● Instructions for the task:
Only the lines below from the one containing "RAM® Twist-Lock™ Suction" to the one containing "Camera Icon vector." should be repeated, both included and unchanged.

● Supplied entries:
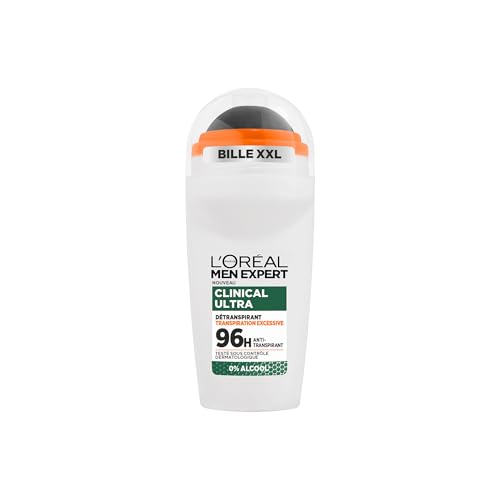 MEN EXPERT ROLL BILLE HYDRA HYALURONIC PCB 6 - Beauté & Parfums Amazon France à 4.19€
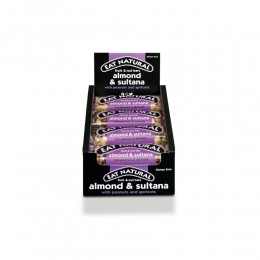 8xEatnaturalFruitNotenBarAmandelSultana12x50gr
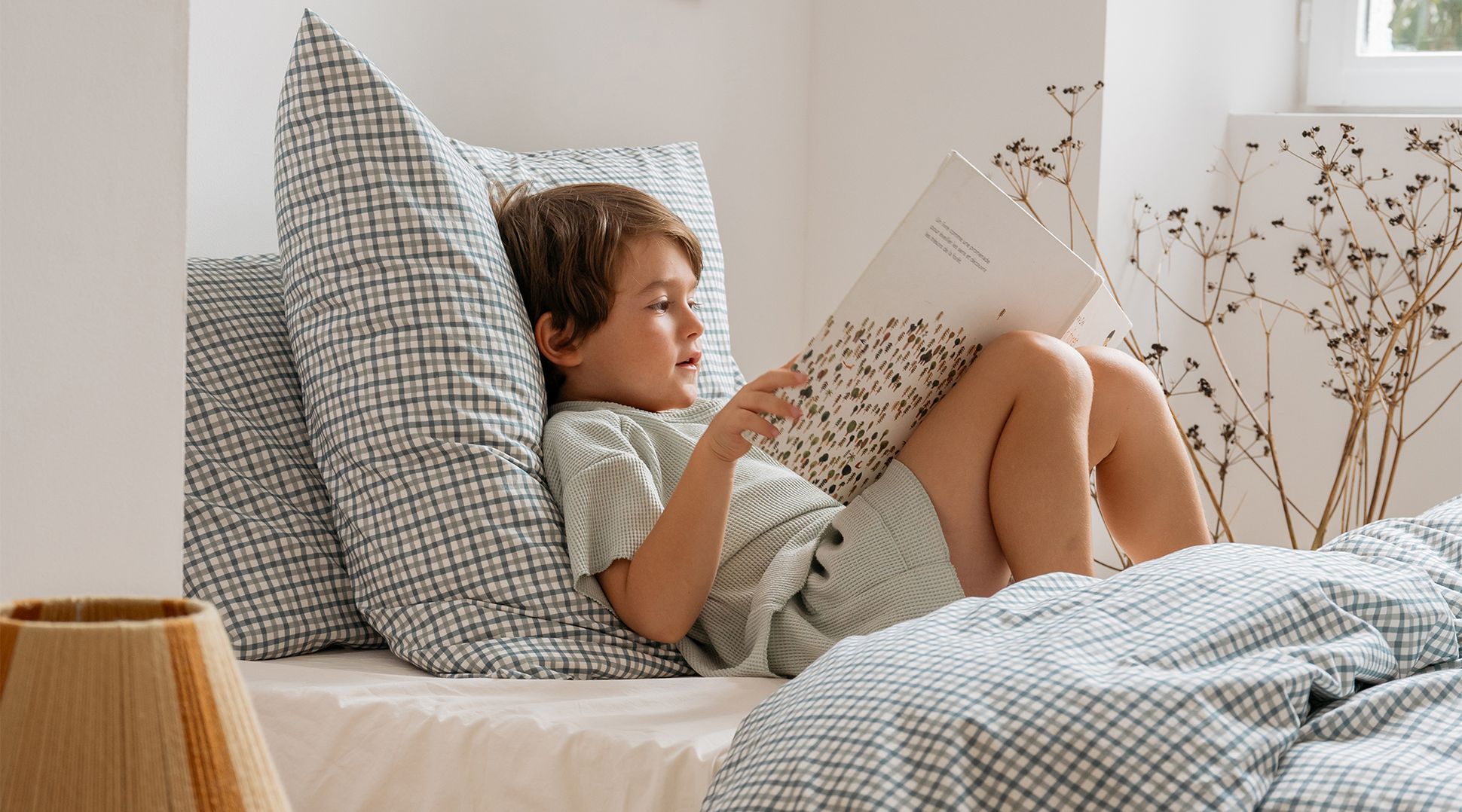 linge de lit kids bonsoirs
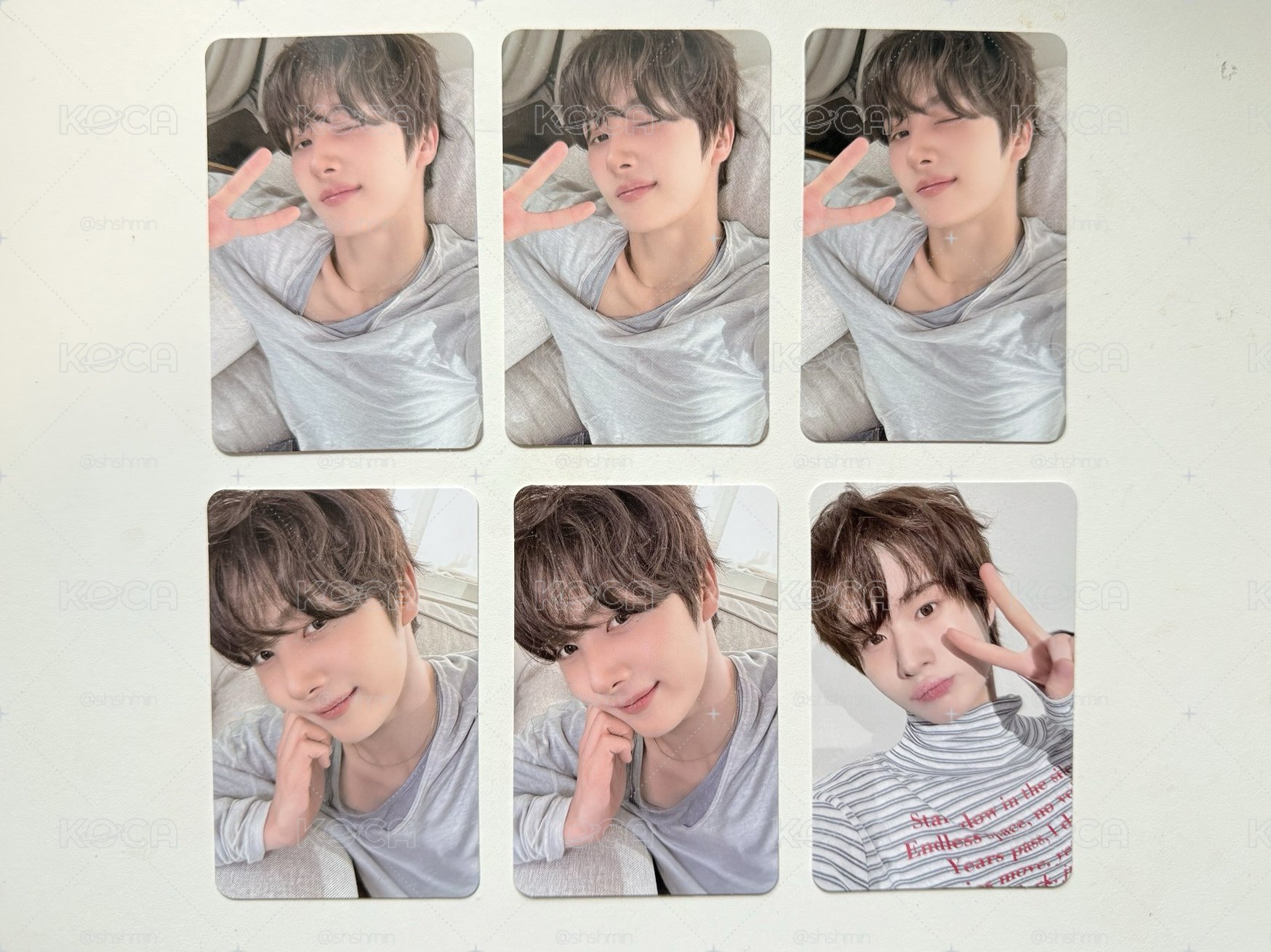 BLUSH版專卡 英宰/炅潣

...

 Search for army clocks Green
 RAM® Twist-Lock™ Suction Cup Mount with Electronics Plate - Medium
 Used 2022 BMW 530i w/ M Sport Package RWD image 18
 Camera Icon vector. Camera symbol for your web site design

● Result:
 RAM® Twist-Lock™ Suction Cup Mount with Electronics Plate - Medium
 Used 2022 BMW 530i w/ M Sport Package RWD image 18
 Camera Icon vector. Camera symbol for your web site design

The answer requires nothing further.